Publié le 20.06.2018

 

La Comédie de Genève a présenté sa saison 2018-2019 sur le chantier de la Nouvelle Comédie qui sera inaugurée, gare des Eaux-Vives, dans deux ans. Le duo à la tête de l’institution, Natacha Koutchoumov et Denis Maillefer, désormais profilé sous l’acronyme NKDM, a évoqué en préambule trois saisons de transition. Leur première, puis la der de l’actuelle salle, et enfin celle de l’emménagement. Sinon de combat, ce branle-bas pousse dès cet automne à réinvestir les petites salles et les recoins de l’écrin du Boulevard des Philosophes, à proposer des dispositifs qui s’approprient les techniques du cinéma ou à proposer Tchekhov en langage des signes, à inviter au spectacle jusque dans votre propre salle de bains…

Cette énumération colorée a des mérites, elle ne serait rien si elle n’était l’envie de faire partager les univers de metteurs en scène singuliers. Briser des codes pour électriser les habitués? Se faire fi de quelques murs pour mieux éclairer le monde, la vie, la mort?

Pour abonder – modestement – dans le sens de la méthode, une compilation de propos recueillis lors et en marge de la conférence de presse est présentée ci-dessous sous l’apparence classique d’un entretien questions-réponses.

 

La Nouvelle Comédie est aujourd’hui en plein chantier. Et demain?

Natacha Koutchoumov: Ce sera la plus grande fabrique de théâtre de la ville, avec deux salles équipées, et la place pour le travail de tous les corps de métier. Bref, un «vrai» théâtre qui manquait à Genève et qui sera inauguré en 2020. Le changement implique aussi d’importantes mutations humaines et logistiques qui permettront de doubler le nombre de représentations, de 120 à 240 par an – plus une centaine d’actions culturelles (n.d.l.r.: médiation) que je considère comme un service public. J’imagine un théâtre ouvert pratiquement en permanence.

▶ DONNÉES FOURNIES:
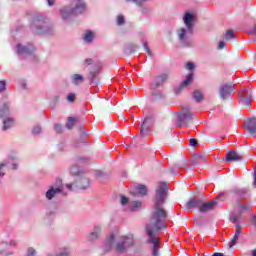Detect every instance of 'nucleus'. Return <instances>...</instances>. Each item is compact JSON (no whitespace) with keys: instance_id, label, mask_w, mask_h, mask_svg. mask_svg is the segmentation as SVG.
<instances>
[{"instance_id":"obj_45","label":"nucleus","mask_w":256,"mask_h":256,"mask_svg":"<svg viewBox=\"0 0 256 256\" xmlns=\"http://www.w3.org/2000/svg\"><path fill=\"white\" fill-rule=\"evenodd\" d=\"M133 47H134L135 49H138V48H139V46H137V45H132V46L129 47V53H135V49H133Z\"/></svg>"},{"instance_id":"obj_44","label":"nucleus","mask_w":256,"mask_h":256,"mask_svg":"<svg viewBox=\"0 0 256 256\" xmlns=\"http://www.w3.org/2000/svg\"><path fill=\"white\" fill-rule=\"evenodd\" d=\"M190 147H197V139L195 138L190 139Z\"/></svg>"},{"instance_id":"obj_59","label":"nucleus","mask_w":256,"mask_h":256,"mask_svg":"<svg viewBox=\"0 0 256 256\" xmlns=\"http://www.w3.org/2000/svg\"><path fill=\"white\" fill-rule=\"evenodd\" d=\"M187 45H185V42L182 43V47H186Z\"/></svg>"},{"instance_id":"obj_54","label":"nucleus","mask_w":256,"mask_h":256,"mask_svg":"<svg viewBox=\"0 0 256 256\" xmlns=\"http://www.w3.org/2000/svg\"><path fill=\"white\" fill-rule=\"evenodd\" d=\"M254 181H253V185H254V187H256V171L254 172Z\"/></svg>"},{"instance_id":"obj_2","label":"nucleus","mask_w":256,"mask_h":256,"mask_svg":"<svg viewBox=\"0 0 256 256\" xmlns=\"http://www.w3.org/2000/svg\"><path fill=\"white\" fill-rule=\"evenodd\" d=\"M135 245V240L133 239V234H129L126 236H120L115 243V235H110L106 238L104 247L105 251L109 252L111 249H114L116 253H127L129 247H133Z\"/></svg>"},{"instance_id":"obj_11","label":"nucleus","mask_w":256,"mask_h":256,"mask_svg":"<svg viewBox=\"0 0 256 256\" xmlns=\"http://www.w3.org/2000/svg\"><path fill=\"white\" fill-rule=\"evenodd\" d=\"M231 91H233V84L227 83L220 88V97L221 99H227L229 95H231Z\"/></svg>"},{"instance_id":"obj_32","label":"nucleus","mask_w":256,"mask_h":256,"mask_svg":"<svg viewBox=\"0 0 256 256\" xmlns=\"http://www.w3.org/2000/svg\"><path fill=\"white\" fill-rule=\"evenodd\" d=\"M141 201H134L131 207V211H137L141 207Z\"/></svg>"},{"instance_id":"obj_13","label":"nucleus","mask_w":256,"mask_h":256,"mask_svg":"<svg viewBox=\"0 0 256 256\" xmlns=\"http://www.w3.org/2000/svg\"><path fill=\"white\" fill-rule=\"evenodd\" d=\"M101 73V66L95 65L93 68L90 69V72L88 74V80L90 81V85L94 83L95 77H97Z\"/></svg>"},{"instance_id":"obj_10","label":"nucleus","mask_w":256,"mask_h":256,"mask_svg":"<svg viewBox=\"0 0 256 256\" xmlns=\"http://www.w3.org/2000/svg\"><path fill=\"white\" fill-rule=\"evenodd\" d=\"M226 163H232L233 161H243V156L233 150L227 152L224 160Z\"/></svg>"},{"instance_id":"obj_43","label":"nucleus","mask_w":256,"mask_h":256,"mask_svg":"<svg viewBox=\"0 0 256 256\" xmlns=\"http://www.w3.org/2000/svg\"><path fill=\"white\" fill-rule=\"evenodd\" d=\"M127 203H129V198L122 196L121 197V204L122 205H127Z\"/></svg>"},{"instance_id":"obj_5","label":"nucleus","mask_w":256,"mask_h":256,"mask_svg":"<svg viewBox=\"0 0 256 256\" xmlns=\"http://www.w3.org/2000/svg\"><path fill=\"white\" fill-rule=\"evenodd\" d=\"M177 119H178V126L184 127V125L191 123V121L197 118L191 113V109L189 107H183L182 111L178 113Z\"/></svg>"},{"instance_id":"obj_19","label":"nucleus","mask_w":256,"mask_h":256,"mask_svg":"<svg viewBox=\"0 0 256 256\" xmlns=\"http://www.w3.org/2000/svg\"><path fill=\"white\" fill-rule=\"evenodd\" d=\"M149 123V120L145 119L142 123V126L140 128V135L141 137H147L149 135V128L146 126Z\"/></svg>"},{"instance_id":"obj_30","label":"nucleus","mask_w":256,"mask_h":256,"mask_svg":"<svg viewBox=\"0 0 256 256\" xmlns=\"http://www.w3.org/2000/svg\"><path fill=\"white\" fill-rule=\"evenodd\" d=\"M235 37V32L233 30H228L225 33V39L226 41H231V39H233Z\"/></svg>"},{"instance_id":"obj_35","label":"nucleus","mask_w":256,"mask_h":256,"mask_svg":"<svg viewBox=\"0 0 256 256\" xmlns=\"http://www.w3.org/2000/svg\"><path fill=\"white\" fill-rule=\"evenodd\" d=\"M230 221H231V223H239V221H241V216H237V215L233 214L230 217Z\"/></svg>"},{"instance_id":"obj_41","label":"nucleus","mask_w":256,"mask_h":256,"mask_svg":"<svg viewBox=\"0 0 256 256\" xmlns=\"http://www.w3.org/2000/svg\"><path fill=\"white\" fill-rule=\"evenodd\" d=\"M186 69H188L189 71H193V69H195V64H193V62H188L186 64Z\"/></svg>"},{"instance_id":"obj_25","label":"nucleus","mask_w":256,"mask_h":256,"mask_svg":"<svg viewBox=\"0 0 256 256\" xmlns=\"http://www.w3.org/2000/svg\"><path fill=\"white\" fill-rule=\"evenodd\" d=\"M193 99L196 101V103H201V101L204 99L203 92L195 90L193 92Z\"/></svg>"},{"instance_id":"obj_39","label":"nucleus","mask_w":256,"mask_h":256,"mask_svg":"<svg viewBox=\"0 0 256 256\" xmlns=\"http://www.w3.org/2000/svg\"><path fill=\"white\" fill-rule=\"evenodd\" d=\"M54 129H55L56 133H62L63 132V126H61L60 124H56L54 126Z\"/></svg>"},{"instance_id":"obj_58","label":"nucleus","mask_w":256,"mask_h":256,"mask_svg":"<svg viewBox=\"0 0 256 256\" xmlns=\"http://www.w3.org/2000/svg\"><path fill=\"white\" fill-rule=\"evenodd\" d=\"M12 169H17V164H13Z\"/></svg>"},{"instance_id":"obj_48","label":"nucleus","mask_w":256,"mask_h":256,"mask_svg":"<svg viewBox=\"0 0 256 256\" xmlns=\"http://www.w3.org/2000/svg\"><path fill=\"white\" fill-rule=\"evenodd\" d=\"M27 255H29V256L35 255V249L29 248V249H28V252H27Z\"/></svg>"},{"instance_id":"obj_42","label":"nucleus","mask_w":256,"mask_h":256,"mask_svg":"<svg viewBox=\"0 0 256 256\" xmlns=\"http://www.w3.org/2000/svg\"><path fill=\"white\" fill-rule=\"evenodd\" d=\"M32 133L34 135H39V133H41V128L39 126H35L33 129H32Z\"/></svg>"},{"instance_id":"obj_29","label":"nucleus","mask_w":256,"mask_h":256,"mask_svg":"<svg viewBox=\"0 0 256 256\" xmlns=\"http://www.w3.org/2000/svg\"><path fill=\"white\" fill-rule=\"evenodd\" d=\"M185 35H187V30H185V28H181L180 30H178V37L180 41H184Z\"/></svg>"},{"instance_id":"obj_3","label":"nucleus","mask_w":256,"mask_h":256,"mask_svg":"<svg viewBox=\"0 0 256 256\" xmlns=\"http://www.w3.org/2000/svg\"><path fill=\"white\" fill-rule=\"evenodd\" d=\"M85 11V1L77 0L75 7L65 6L60 10V15L62 19H69L70 17H75L77 15H81Z\"/></svg>"},{"instance_id":"obj_34","label":"nucleus","mask_w":256,"mask_h":256,"mask_svg":"<svg viewBox=\"0 0 256 256\" xmlns=\"http://www.w3.org/2000/svg\"><path fill=\"white\" fill-rule=\"evenodd\" d=\"M117 25H125V17L123 15H118L117 17Z\"/></svg>"},{"instance_id":"obj_1","label":"nucleus","mask_w":256,"mask_h":256,"mask_svg":"<svg viewBox=\"0 0 256 256\" xmlns=\"http://www.w3.org/2000/svg\"><path fill=\"white\" fill-rule=\"evenodd\" d=\"M168 190L169 186L167 183L162 182L158 184L155 196V211L152 212L151 219L145 226V231L148 236L146 243L152 245V256H159V245L161 244V241L159 240V237L155 235L159 233V231L165 229L163 223L165 219H167V212L163 209V203H165V199H167Z\"/></svg>"},{"instance_id":"obj_46","label":"nucleus","mask_w":256,"mask_h":256,"mask_svg":"<svg viewBox=\"0 0 256 256\" xmlns=\"http://www.w3.org/2000/svg\"><path fill=\"white\" fill-rule=\"evenodd\" d=\"M5 85H6L5 81H0V92L5 91Z\"/></svg>"},{"instance_id":"obj_4","label":"nucleus","mask_w":256,"mask_h":256,"mask_svg":"<svg viewBox=\"0 0 256 256\" xmlns=\"http://www.w3.org/2000/svg\"><path fill=\"white\" fill-rule=\"evenodd\" d=\"M47 23V20L43 15L38 14L36 15L31 22V29H34V32L37 35H43V33H47V30H45V24Z\"/></svg>"},{"instance_id":"obj_22","label":"nucleus","mask_w":256,"mask_h":256,"mask_svg":"<svg viewBox=\"0 0 256 256\" xmlns=\"http://www.w3.org/2000/svg\"><path fill=\"white\" fill-rule=\"evenodd\" d=\"M9 115V103H4L0 105V117H7Z\"/></svg>"},{"instance_id":"obj_12","label":"nucleus","mask_w":256,"mask_h":256,"mask_svg":"<svg viewBox=\"0 0 256 256\" xmlns=\"http://www.w3.org/2000/svg\"><path fill=\"white\" fill-rule=\"evenodd\" d=\"M59 193H63V186L59 185L56 187H50V189L46 192V198L51 200L55 195H59Z\"/></svg>"},{"instance_id":"obj_51","label":"nucleus","mask_w":256,"mask_h":256,"mask_svg":"<svg viewBox=\"0 0 256 256\" xmlns=\"http://www.w3.org/2000/svg\"><path fill=\"white\" fill-rule=\"evenodd\" d=\"M249 33H250L251 35H255V34H256V25L253 27L252 30L249 31Z\"/></svg>"},{"instance_id":"obj_36","label":"nucleus","mask_w":256,"mask_h":256,"mask_svg":"<svg viewBox=\"0 0 256 256\" xmlns=\"http://www.w3.org/2000/svg\"><path fill=\"white\" fill-rule=\"evenodd\" d=\"M67 102L68 103H75V94L74 93H70L67 96Z\"/></svg>"},{"instance_id":"obj_17","label":"nucleus","mask_w":256,"mask_h":256,"mask_svg":"<svg viewBox=\"0 0 256 256\" xmlns=\"http://www.w3.org/2000/svg\"><path fill=\"white\" fill-rule=\"evenodd\" d=\"M169 79V75L161 74L160 76L156 77L154 85L155 87H161L163 83H165Z\"/></svg>"},{"instance_id":"obj_38","label":"nucleus","mask_w":256,"mask_h":256,"mask_svg":"<svg viewBox=\"0 0 256 256\" xmlns=\"http://www.w3.org/2000/svg\"><path fill=\"white\" fill-rule=\"evenodd\" d=\"M143 47H144L146 53L149 54L151 57L153 55V53L151 52V49L149 48V46H147V42L143 43Z\"/></svg>"},{"instance_id":"obj_24","label":"nucleus","mask_w":256,"mask_h":256,"mask_svg":"<svg viewBox=\"0 0 256 256\" xmlns=\"http://www.w3.org/2000/svg\"><path fill=\"white\" fill-rule=\"evenodd\" d=\"M83 81H85V78H83V75H81V74L72 75L73 85H79V83H83Z\"/></svg>"},{"instance_id":"obj_49","label":"nucleus","mask_w":256,"mask_h":256,"mask_svg":"<svg viewBox=\"0 0 256 256\" xmlns=\"http://www.w3.org/2000/svg\"><path fill=\"white\" fill-rule=\"evenodd\" d=\"M4 167L5 164H0V177H3V175H5V173L2 171Z\"/></svg>"},{"instance_id":"obj_20","label":"nucleus","mask_w":256,"mask_h":256,"mask_svg":"<svg viewBox=\"0 0 256 256\" xmlns=\"http://www.w3.org/2000/svg\"><path fill=\"white\" fill-rule=\"evenodd\" d=\"M15 123V120L13 118H6L3 121V127H2V131H7V129H11V127H13V124Z\"/></svg>"},{"instance_id":"obj_9","label":"nucleus","mask_w":256,"mask_h":256,"mask_svg":"<svg viewBox=\"0 0 256 256\" xmlns=\"http://www.w3.org/2000/svg\"><path fill=\"white\" fill-rule=\"evenodd\" d=\"M203 203V199H199L197 197L191 198L186 202V209H201V205Z\"/></svg>"},{"instance_id":"obj_21","label":"nucleus","mask_w":256,"mask_h":256,"mask_svg":"<svg viewBox=\"0 0 256 256\" xmlns=\"http://www.w3.org/2000/svg\"><path fill=\"white\" fill-rule=\"evenodd\" d=\"M135 191L137 195H141V197H145V195H147V186L143 184H139L135 187Z\"/></svg>"},{"instance_id":"obj_8","label":"nucleus","mask_w":256,"mask_h":256,"mask_svg":"<svg viewBox=\"0 0 256 256\" xmlns=\"http://www.w3.org/2000/svg\"><path fill=\"white\" fill-rule=\"evenodd\" d=\"M244 127L252 137L256 136V118L246 120Z\"/></svg>"},{"instance_id":"obj_52","label":"nucleus","mask_w":256,"mask_h":256,"mask_svg":"<svg viewBox=\"0 0 256 256\" xmlns=\"http://www.w3.org/2000/svg\"><path fill=\"white\" fill-rule=\"evenodd\" d=\"M47 2L50 6L55 5V0H47Z\"/></svg>"},{"instance_id":"obj_31","label":"nucleus","mask_w":256,"mask_h":256,"mask_svg":"<svg viewBox=\"0 0 256 256\" xmlns=\"http://www.w3.org/2000/svg\"><path fill=\"white\" fill-rule=\"evenodd\" d=\"M233 193L235 195H237L238 197H245L247 191L243 190V189H234Z\"/></svg>"},{"instance_id":"obj_18","label":"nucleus","mask_w":256,"mask_h":256,"mask_svg":"<svg viewBox=\"0 0 256 256\" xmlns=\"http://www.w3.org/2000/svg\"><path fill=\"white\" fill-rule=\"evenodd\" d=\"M100 235H101V227L96 226L94 227V231L89 234L88 239L89 241H95V239H99Z\"/></svg>"},{"instance_id":"obj_14","label":"nucleus","mask_w":256,"mask_h":256,"mask_svg":"<svg viewBox=\"0 0 256 256\" xmlns=\"http://www.w3.org/2000/svg\"><path fill=\"white\" fill-rule=\"evenodd\" d=\"M18 55H31L35 51L33 46H22L21 44L17 45Z\"/></svg>"},{"instance_id":"obj_7","label":"nucleus","mask_w":256,"mask_h":256,"mask_svg":"<svg viewBox=\"0 0 256 256\" xmlns=\"http://www.w3.org/2000/svg\"><path fill=\"white\" fill-rule=\"evenodd\" d=\"M251 101H253V96L249 94V91L245 90L244 92L240 93V105L243 107H249V105H251Z\"/></svg>"},{"instance_id":"obj_57","label":"nucleus","mask_w":256,"mask_h":256,"mask_svg":"<svg viewBox=\"0 0 256 256\" xmlns=\"http://www.w3.org/2000/svg\"><path fill=\"white\" fill-rule=\"evenodd\" d=\"M195 223H196L197 225H199V218H196V219H195Z\"/></svg>"},{"instance_id":"obj_47","label":"nucleus","mask_w":256,"mask_h":256,"mask_svg":"<svg viewBox=\"0 0 256 256\" xmlns=\"http://www.w3.org/2000/svg\"><path fill=\"white\" fill-rule=\"evenodd\" d=\"M84 63H86V65H93V59H91V58L85 59Z\"/></svg>"},{"instance_id":"obj_6","label":"nucleus","mask_w":256,"mask_h":256,"mask_svg":"<svg viewBox=\"0 0 256 256\" xmlns=\"http://www.w3.org/2000/svg\"><path fill=\"white\" fill-rule=\"evenodd\" d=\"M217 207V200L205 201L202 200V204L200 209L198 210L200 213H209V211H213Z\"/></svg>"},{"instance_id":"obj_28","label":"nucleus","mask_w":256,"mask_h":256,"mask_svg":"<svg viewBox=\"0 0 256 256\" xmlns=\"http://www.w3.org/2000/svg\"><path fill=\"white\" fill-rule=\"evenodd\" d=\"M93 37V33L91 31H87L84 35V41H86V43H91V41H93Z\"/></svg>"},{"instance_id":"obj_60","label":"nucleus","mask_w":256,"mask_h":256,"mask_svg":"<svg viewBox=\"0 0 256 256\" xmlns=\"http://www.w3.org/2000/svg\"><path fill=\"white\" fill-rule=\"evenodd\" d=\"M145 1H147V0H142L143 3H145Z\"/></svg>"},{"instance_id":"obj_55","label":"nucleus","mask_w":256,"mask_h":256,"mask_svg":"<svg viewBox=\"0 0 256 256\" xmlns=\"http://www.w3.org/2000/svg\"><path fill=\"white\" fill-rule=\"evenodd\" d=\"M222 195H225L224 193H220L217 197H216V199H220L221 197H222Z\"/></svg>"},{"instance_id":"obj_50","label":"nucleus","mask_w":256,"mask_h":256,"mask_svg":"<svg viewBox=\"0 0 256 256\" xmlns=\"http://www.w3.org/2000/svg\"><path fill=\"white\" fill-rule=\"evenodd\" d=\"M225 48V42L220 41L218 44V49H224Z\"/></svg>"},{"instance_id":"obj_53","label":"nucleus","mask_w":256,"mask_h":256,"mask_svg":"<svg viewBox=\"0 0 256 256\" xmlns=\"http://www.w3.org/2000/svg\"><path fill=\"white\" fill-rule=\"evenodd\" d=\"M66 187L67 189H69V191L73 190V184H67Z\"/></svg>"},{"instance_id":"obj_27","label":"nucleus","mask_w":256,"mask_h":256,"mask_svg":"<svg viewBox=\"0 0 256 256\" xmlns=\"http://www.w3.org/2000/svg\"><path fill=\"white\" fill-rule=\"evenodd\" d=\"M75 123H77V118L75 117L68 118V122L66 124L67 129H73V127L75 126Z\"/></svg>"},{"instance_id":"obj_56","label":"nucleus","mask_w":256,"mask_h":256,"mask_svg":"<svg viewBox=\"0 0 256 256\" xmlns=\"http://www.w3.org/2000/svg\"><path fill=\"white\" fill-rule=\"evenodd\" d=\"M245 209H249V207L241 206L242 211H245Z\"/></svg>"},{"instance_id":"obj_16","label":"nucleus","mask_w":256,"mask_h":256,"mask_svg":"<svg viewBox=\"0 0 256 256\" xmlns=\"http://www.w3.org/2000/svg\"><path fill=\"white\" fill-rule=\"evenodd\" d=\"M183 21L187 27V29H193V21H195V16L189 12H187L183 18Z\"/></svg>"},{"instance_id":"obj_23","label":"nucleus","mask_w":256,"mask_h":256,"mask_svg":"<svg viewBox=\"0 0 256 256\" xmlns=\"http://www.w3.org/2000/svg\"><path fill=\"white\" fill-rule=\"evenodd\" d=\"M81 173H83V170H81V168H79V166L72 165L70 167V175H72V177H77V175H81Z\"/></svg>"},{"instance_id":"obj_37","label":"nucleus","mask_w":256,"mask_h":256,"mask_svg":"<svg viewBox=\"0 0 256 256\" xmlns=\"http://www.w3.org/2000/svg\"><path fill=\"white\" fill-rule=\"evenodd\" d=\"M127 3H135L138 6L143 5V0H126Z\"/></svg>"},{"instance_id":"obj_40","label":"nucleus","mask_w":256,"mask_h":256,"mask_svg":"<svg viewBox=\"0 0 256 256\" xmlns=\"http://www.w3.org/2000/svg\"><path fill=\"white\" fill-rule=\"evenodd\" d=\"M203 161V157L202 156H198L194 159L192 165L193 167H195V165H197L199 162Z\"/></svg>"},{"instance_id":"obj_26","label":"nucleus","mask_w":256,"mask_h":256,"mask_svg":"<svg viewBox=\"0 0 256 256\" xmlns=\"http://www.w3.org/2000/svg\"><path fill=\"white\" fill-rule=\"evenodd\" d=\"M191 81H193V73L187 75L186 79L180 84V89H183V87H188V85L191 84Z\"/></svg>"},{"instance_id":"obj_33","label":"nucleus","mask_w":256,"mask_h":256,"mask_svg":"<svg viewBox=\"0 0 256 256\" xmlns=\"http://www.w3.org/2000/svg\"><path fill=\"white\" fill-rule=\"evenodd\" d=\"M81 183L82 185H80V189H87V187H89V179L84 178Z\"/></svg>"},{"instance_id":"obj_15","label":"nucleus","mask_w":256,"mask_h":256,"mask_svg":"<svg viewBox=\"0 0 256 256\" xmlns=\"http://www.w3.org/2000/svg\"><path fill=\"white\" fill-rule=\"evenodd\" d=\"M235 228H236V231L234 233V236L228 244L230 248L235 247V245H237L239 241V235H241V226L239 224H236Z\"/></svg>"}]
</instances>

▶ CONSIGNE 1: D'après l'extrait sur la Comédie de Genève, en quelle année la Nouvelle Comédie sera-t-elle inaugurée ?
▶ CONSIGNE 2: Réécrivez, s'il vous plaît, le passage de l'extrait sur la Comédie de Genève compris entre « Cette énumération colorée » et « chantier. Et demain? », bornes incluses, en remplaçant « habitués » par « spectateurs fidèles ».

▶ RÉPONSE 1: En 2020.

▶ RÉPONSE 2:
Cette énumération colorée a des mérites, elle ne serait rien si elle n’était l’envie de faire partager les univers de metteurs en scène singuliers. Briser des codes pour électriser les spectateurs fidèles? Se faire fi de quelques murs pour mieux éclairer le monde, la vie, la mort?

Pour abonder – modestement – dans le sens de la méthode, une compilation de propos recueillis lors et en marge de la conférence de presse est présentée ci-dessous sous l’apparence classique d’un entretien questions-réponses.

 

La Nouvelle Comédie est aujourd’hui en plein chantier. Et demain?